_Exercise directions_: Filter the entries that follow, copying every line in which the word "expand" appears.

** Opening The input block **

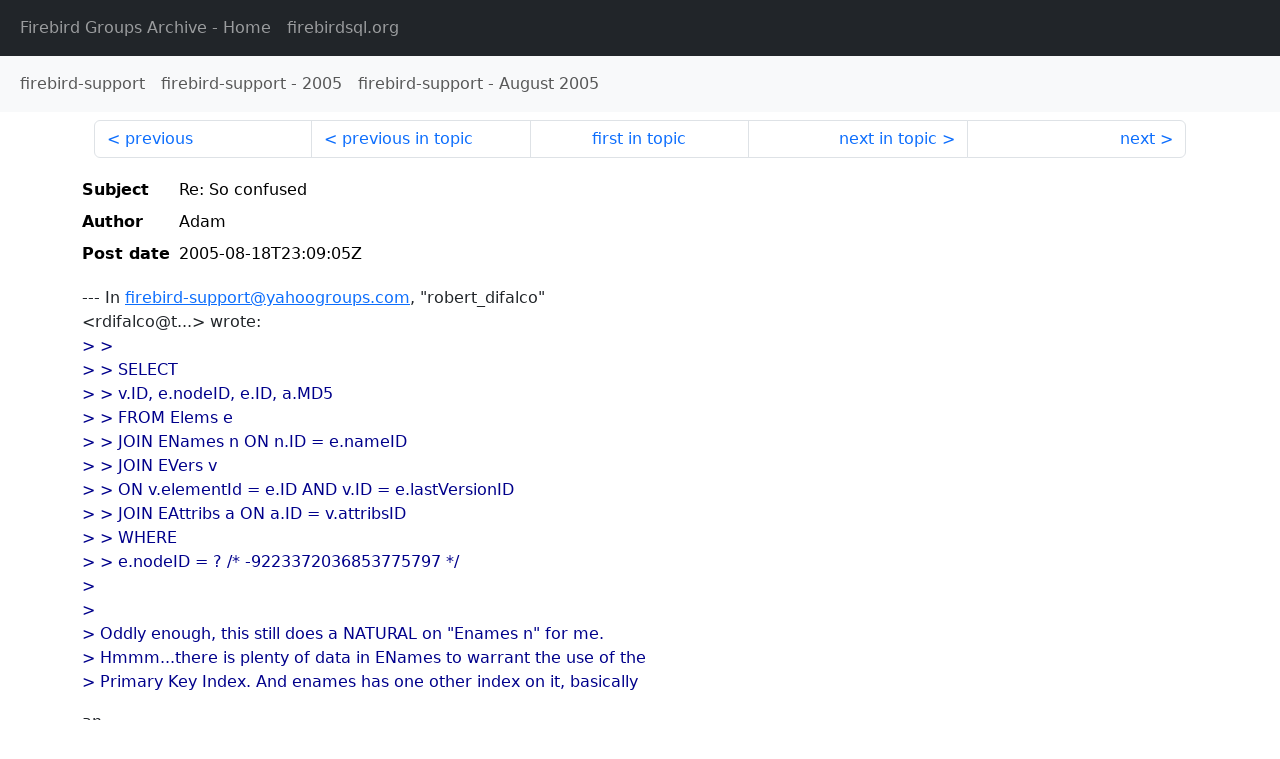

--- FILE ---
content_type: text/html
request_url: http://fb-list-archive.s3-website-eu-west-1.amazonaws.com/firebird-support/2005/8/65266.html
body_size: 1864
content:
<!DOCTYPE html>
<html lang="en">
<head>
    <meta charset="utf-8"/>
    <meta name="viewport" content="width=device-width, initial-scale=1">
    <link href="https://cdn.jsdelivr.net/npm/bootstrap@5.3.3/dist/css/bootstrap.min.css" rel="stylesheet" integrity="sha384-QWTKZyjpPEjISv5WaRU9OFeRpok6YctnYmDr5pNlyT2bRjXh0JMhjY6hW+ALEwIH" crossorigin="anonymous">
    <link href="../../../archive-style.css" rel="stylesheet" type="text/css"/>
    <link rel="canonical" href="http://fb-list-archive.s3-website-eu-west-1.amazonaws.com/firebird-support/2005/8/65266.html"/>
    <title>firebird-support - Re: So confused</title>
</head>
<body id="message" class="d-flex flex-column h-100">
<header class="archive-nav">
    <nav class="navbar navbar-expand-lg bg-dark site-menu" data-bs-theme="dark">
        <div class="container-fluid">
            <ul class="navbar-nav">
                <li class="nav-item site-root"><a class="nav-link" href="../../../"><span class="site-name">Firebird Groups Archive</span> - Home</a></li>
                <li class="nav-item parent-site"><a class="nav-link" href="https://www.firebirdsql.org/"><span class="site-name">firebirdsql.org</span></a></li>
            </ul>
        </div>
    </nav>
    <nav class="navbar navbar-expand-lg navbar-light bg-light group-nav">
        <div class="container-fluid">
            <ul class="navbar-nav">
                <li class="nav-item group-root"><a class="nav-link" href="../../index.html"><span class="group-name">firebird-support</span></a></li>
                <li class="nav-item group-year"><a class="nav-link" href="../index.html"><span class="group-name">firebird-support</span> - <span class="year">2005</span></a></li>
                <li class="nav-item group-year-month"><a class="nav-link" href="./index.html"><span class="group-name">firebird-support</span> - <span class="month">August 2005</span></a></li>
            </ul>
        </div>
    </nav>
</header>
<main role="main" class="flex-shrink-0">
    <div class="container">
        <nav class="my-sm-2 msg-nav content-nav-top">
            <div class="container-fluid">
                <ul class="pagination">
                    <li class="page-item previous previous-in-time">
                        <a class="page-link h-100" href="../../2005/8/65265.html">previous</a>
                    </li>
                    <li class="page-item previous previous-in-topic">
                        <a class="page-link h-100" href="../../2005/8/65258.html">previous in topic</a>
                    </li>
                    <li class="page-item first-in-topic"><a class="page-link h-100" href="../../2005/8/65220.html">first in topic</a></li>
                    <li class="page-item next next-in-topic">
                        <a class="page-link h-100" href="../../2005/8/65284.html">next in topic</a>
                    </li>
                    <li class="page-item next next-in-time">
                        <a class="page-link h-100" href="../../2005/8/65267.html">next</a>
                    </li>
                </ul>
            </div>
        </nav>
        <div class="msg">
            <div class="msg-header">
                <table class="table table-borderless table-sm">
                    <colgroup>
                        <col class="col-1 msg-header-name">
                        <col class="msg-header-value">
                    </colgroup>
                    <tr class="msg-subject">
                        <th scope="row" class="ps-sm-0 text-nowrap msg-header-name">Subject</th>
                        <td class="msg-header-value subject">Re: So confused</td>
                    </tr>
                    <tr class="msg-author">
                        <th scope="row" class="ps-sm-0 text-nowrap msg-header-name">Author</th>
                        <td class="msg-header-value author">Adam</td>
                    </tr>
                    <tr class="msg-postdate">
                        <th scope="row" class="ps-sm-0 text-nowrap msg-header-name">Post date</th>
                        <td class="msg-header-value date-time">2005-08-18T23:09:05Z</td>
                    </tr>
                </table>
            </div>
            <div class="my-sm-2 msg-body">
<div id="ygrps-yiv-425690080">--- In <a rel="nofollow" target="_blank" href="mailto:firebird-support@yahoogroups.com">firebird-support@yahoogroups.com</a>, "robert_difalco" <br>
&lt;rdifalco@t...&gt; wrote:<br>
<blockquote><span title="ireply"> &gt; &gt; <br>
&gt; &gt; SELECT<br>
&gt; &gt;    v.ID, e.nodeID, e.ID, a.MD5<br>
&gt; &gt; FROM Elems e<br>
&gt; &gt;    JOIN ENames n ON n.ID = e.nameID<br>
&gt; &gt;    JOIN EVers v<br>
&gt; &gt;      ON v.elementId = e.ID AND v.ID = e.lastVersionID<br>
&gt; &gt;    JOIN EAttribs a ON a.ID = v.attribsID<br>
&gt; &gt; WHERE<br>
&gt; &gt;      e.nodeID = ? /* -9223372036853775797 */<br>
&gt; <br>
&gt; <br>
&gt; Oddly enough, this still does a NATURAL on "Enames n" for me.<br>
&gt; Hmmm...there is plenty of data in ENames to warrant the use of the<br>
&gt; Primary Key Index. And enames has one other index on it, basically <br>
 </span></blockquote>an<br>
<blockquote><span title="ireply"> &gt; index of the Digests of the display name -- it's a unique index.<br>
<br>
 </span></blockquote>Robert,<br>
<br>
One thing I have just thought of, have you by accident created an <br>
index on the PK field of enames? PKs and FKs automatically add an <br>
index for you, and for some reason the optimiser can get very <br>
confused if two identical indexes are available, and it makes the <br>
worst possible decision (to use neither).<br>
<br>
Adam</div>
            </div>
        </div>
        <nav class="my-sm-2 msg-nav content-nav-bottom">
            <div class="container-fluid">
                <ul class="pagination">
                    <li class="page-item previous previous-in-time">
                        <a class="page-link h-100" href="../../2005/8/65265.html">previous</a>
                    </li>
                    <li class="page-item previous previous-in-topic">
                        <a class="page-link h-100" href="../../2005/8/65258.html">previous in topic</a>
                    </li>
                    <li class="page-item first-in-topic"><a class="page-link h-100" href="../../2005/8/65220.html">first in topic</a></li>
                    <li class="page-item next next-in-topic">
                        <a class="page-link h-100" href="../../2005/8/65284.html">next in topic</a>
                    </li>
                    <li class="page-item next next-in-time">
                        <a class="page-link h-100" href="../../2005/8/65267.html">next</a>
                    </li>
                </ul>
            </div>
        </nav>
    </div>
</main>
</body>
</html>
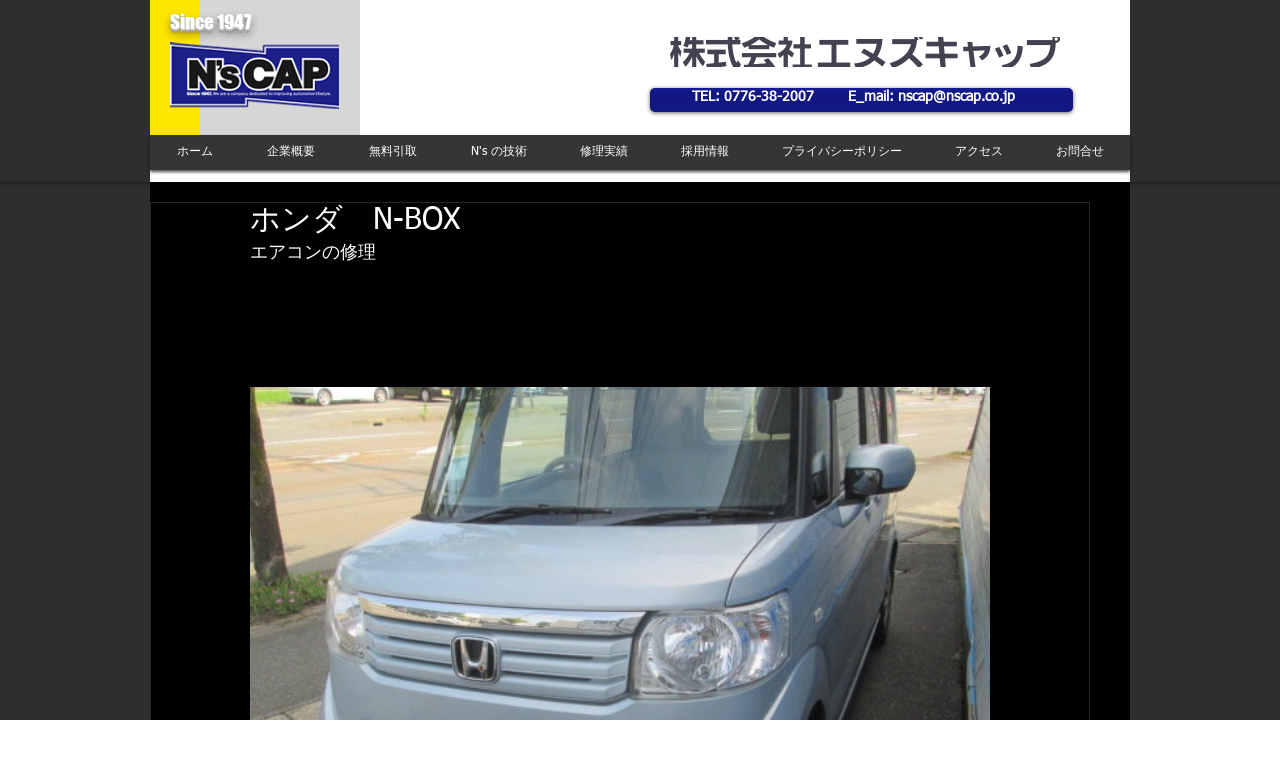

--- FILE ---
content_type: text/css; charset=utf-8
request_url: https://www.nscap.co.jp/_serverless/pro-gallery-css-v4-server/layoutCss?ver=2&id=9098b-not-scoped&items=3502_640_480%7C3840_640_480%7C3512_640_480%7C3736_640_480%7C3718_640_480%7C3566_640_480&container=266_740_620_720&options=gallerySizeType:px%7CenableInfiniteScroll:true%7CtitlePlacement:SHOW_ON_HOVER%7CarrowsSize:23%7CthumbnailSize:120%7CgalleryLayout:3%7CisVertical:false%7CgallerySizePx:300%7CcubeRatio:1%7CcubeType:fill%7CimageMargin:5%7CgalleryThumbnailsAlignment:bottom%7CthumbnailSpacings:1
body_size: -71
content:
#pro-gallery-9098b-not-scoped .pro-gallery-parent-container{ width: 740px !important; height: 620px !important; } #pro-gallery-9098b-not-scoped [data-hook="item-container"][data-idx="0"].gallery-item-container{opacity: 1 !important;display: block !important;transition: opacity .2s ease !important;top: 0px !important;left: 0px !important;right: auto !important;height: 497px !important;width: 740px !important;} #pro-gallery-9098b-not-scoped [data-hook="item-container"][data-idx="0"] .gallery-item-common-info-outer{height: 100% !important;} #pro-gallery-9098b-not-scoped [data-hook="item-container"][data-idx="0"] .gallery-item-common-info{height: 100% !important;width: 100% !important;} #pro-gallery-9098b-not-scoped [data-hook="item-container"][data-idx="0"] .gallery-item-wrapper{width: 740px !important;height: 497px !important;margin: 0 !important;} #pro-gallery-9098b-not-scoped [data-hook="item-container"][data-idx="0"] .gallery-item-content{width: 740px !important;height: 497px !important;margin: 0px 0px !important;opacity: 1 !important;} #pro-gallery-9098b-not-scoped [data-hook="item-container"][data-idx="0"] .gallery-item-hover{width: 740px !important;height: 497px !important;opacity: 1 !important;} #pro-gallery-9098b-not-scoped [data-hook="item-container"][data-idx="0"] .item-hover-flex-container{width: 740px !important;height: 497px !important;margin: 0px 0px !important;opacity: 1 !important;} #pro-gallery-9098b-not-scoped [data-hook="item-container"][data-idx="0"] .gallery-item-wrapper img{width: 100% !important;height: 100% !important;opacity: 1 !important;} #pro-gallery-9098b-not-scoped [data-hook="item-container"][data-idx="1"].gallery-item-container{opacity: 1 !important;display: block !important;transition: opacity .2s ease !important;top: 0px !important;left: 740px !important;right: auto !important;height: 497px !important;width: 740px !important;} #pro-gallery-9098b-not-scoped [data-hook="item-container"][data-idx="1"] .gallery-item-common-info-outer{height: 100% !important;} #pro-gallery-9098b-not-scoped [data-hook="item-container"][data-idx="1"] .gallery-item-common-info{height: 100% !important;width: 100% !important;} #pro-gallery-9098b-not-scoped [data-hook="item-container"][data-idx="1"] .gallery-item-wrapper{width: 740px !important;height: 497px !important;margin: 0 !important;} #pro-gallery-9098b-not-scoped [data-hook="item-container"][data-idx="1"] .gallery-item-content{width: 740px !important;height: 497px !important;margin: 0px 0px !important;opacity: 1 !important;} #pro-gallery-9098b-not-scoped [data-hook="item-container"][data-idx="1"] .gallery-item-hover{width: 740px !important;height: 497px !important;opacity: 1 !important;} #pro-gallery-9098b-not-scoped [data-hook="item-container"][data-idx="1"] .item-hover-flex-container{width: 740px !important;height: 497px !important;margin: 0px 0px !important;opacity: 1 !important;} #pro-gallery-9098b-not-scoped [data-hook="item-container"][data-idx="1"] .gallery-item-wrapper img{width: 100% !important;height: 100% !important;opacity: 1 !important;} #pro-gallery-9098b-not-scoped [data-hook="item-container"][data-idx="2"].gallery-item-container{opacity: 1 !important;display: block !important;transition: opacity .2s ease !important;top: 0px !important;left: 1480px !important;right: auto !important;height: 497px !important;width: 740px !important;} #pro-gallery-9098b-not-scoped [data-hook="item-container"][data-idx="2"] .gallery-item-common-info-outer{height: 100% !important;} #pro-gallery-9098b-not-scoped [data-hook="item-container"][data-idx="2"] .gallery-item-common-info{height: 100% !important;width: 100% !important;} #pro-gallery-9098b-not-scoped [data-hook="item-container"][data-idx="2"] .gallery-item-wrapper{width: 740px !important;height: 497px !important;margin: 0 !important;} #pro-gallery-9098b-not-scoped [data-hook="item-container"][data-idx="2"] .gallery-item-content{width: 740px !important;height: 497px !important;margin: 0px 0px !important;opacity: 1 !important;} #pro-gallery-9098b-not-scoped [data-hook="item-container"][data-idx="2"] .gallery-item-hover{width: 740px !important;height: 497px !important;opacity: 1 !important;} #pro-gallery-9098b-not-scoped [data-hook="item-container"][data-idx="2"] .item-hover-flex-container{width: 740px !important;height: 497px !important;margin: 0px 0px !important;opacity: 1 !important;} #pro-gallery-9098b-not-scoped [data-hook="item-container"][data-idx="2"] .gallery-item-wrapper img{width: 100% !important;height: 100% !important;opacity: 1 !important;} #pro-gallery-9098b-not-scoped [data-hook="item-container"][data-idx="3"]{display: none !important;} #pro-gallery-9098b-not-scoped [data-hook="item-container"][data-idx="4"]{display: none !important;} #pro-gallery-9098b-not-scoped [data-hook="item-container"][data-idx="5"]{display: none !important;} #pro-gallery-9098b-not-scoped .pro-gallery-prerender{height:620px !important;}#pro-gallery-9098b-not-scoped {height:620px !important; width:740px !important;}#pro-gallery-9098b-not-scoped .pro-gallery-margin-container {height:620px !important;}#pro-gallery-9098b-not-scoped .one-row:not(.thumbnails-gallery) {height:497px !important; width:740px !important;}#pro-gallery-9098b-not-scoped .one-row:not(.thumbnails-gallery) .gallery-horizontal-scroll {height:497px !important;}#pro-gallery-9098b-not-scoped .pro-gallery-parent-container:not(.gallery-slideshow) [data-hook=group-view] .item-link-wrapper::before {height:497px !important; width:740px !important;}#pro-gallery-9098b-not-scoped .pro-gallery-parent-container {height:620px !important; width:740px !important;}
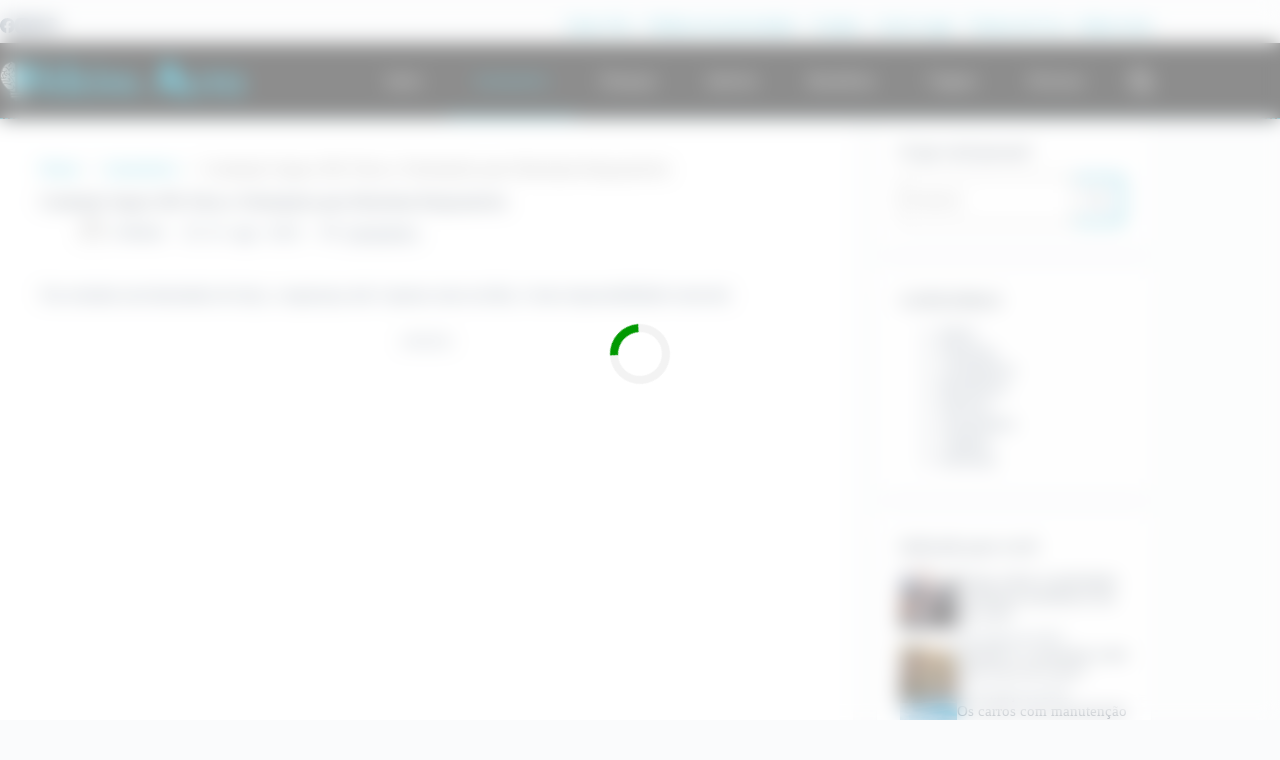

--- FILE ---
content_type: text/html; charset=utf-8
request_url: https://www.google.com/recaptcha/api2/aframe
body_size: 185
content:
<!DOCTYPE HTML><html><head><meta http-equiv="content-type" content="text/html; charset=UTF-8"></head><body><script nonce="a8Vbh92OFJURSfX9BDGBhQ">/** Anti-fraud and anti-abuse applications only. See google.com/recaptcha */ try{var clients={'sodar':'https://pagead2.googlesyndication.com/pagead/sodar?'};window.addEventListener("message",function(a){try{if(a.source===window.parent){var b=JSON.parse(a.data);var c=clients[b['id']];if(c){var d=document.createElement('img');d.src=c+b['params']+'&rc='+(localStorage.getItem("rc::a")?sessionStorage.getItem("rc::b"):"");window.document.body.appendChild(d);sessionStorage.setItem("rc::e",parseInt(sessionStorage.getItem("rc::e")||0)+1);localStorage.setItem("rc::h",'1768983056790');}}}catch(b){}});window.parent.postMessage("_grecaptcha_ready", "*");}catch(b){}</script></body></html>

--- FILE ---
content_type: application/javascript; charset=utf-8
request_url: https://fundingchoicesmessages.google.com/f/AGSKWxWwBGv4aVRaS-mVC65hVirGrSfY7-hBBvpk3bfB0rLo-t5yx-LwOUXkUGJnjq87l8yVNpgWqY2Pzp3ilGUFSflNXEB0_8Yiyu4lb3cdmD2P40Gug7dimuf1HmCLNMP_ZOT-IIqBrWavcNS6-JASKUYgTwViSEJ6BjE2jct40ljX4BFg9UlX56uVL7W8/_/ad_detect./qwa?/ads/blank./contextualad./postprofileverticalad.
body_size: -1291
content:
window['35345cef-d6e1-4ce6-aa23-49f6f0075079'] = true;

** Closing The input block **

_Exercise answer_:
    <nav class="navbar navbar-expand-lg bg-dark site-menu" data-bs-theme="dark">
    <nav class="navbar navbar-expand-lg navbar-light bg-light group-nav">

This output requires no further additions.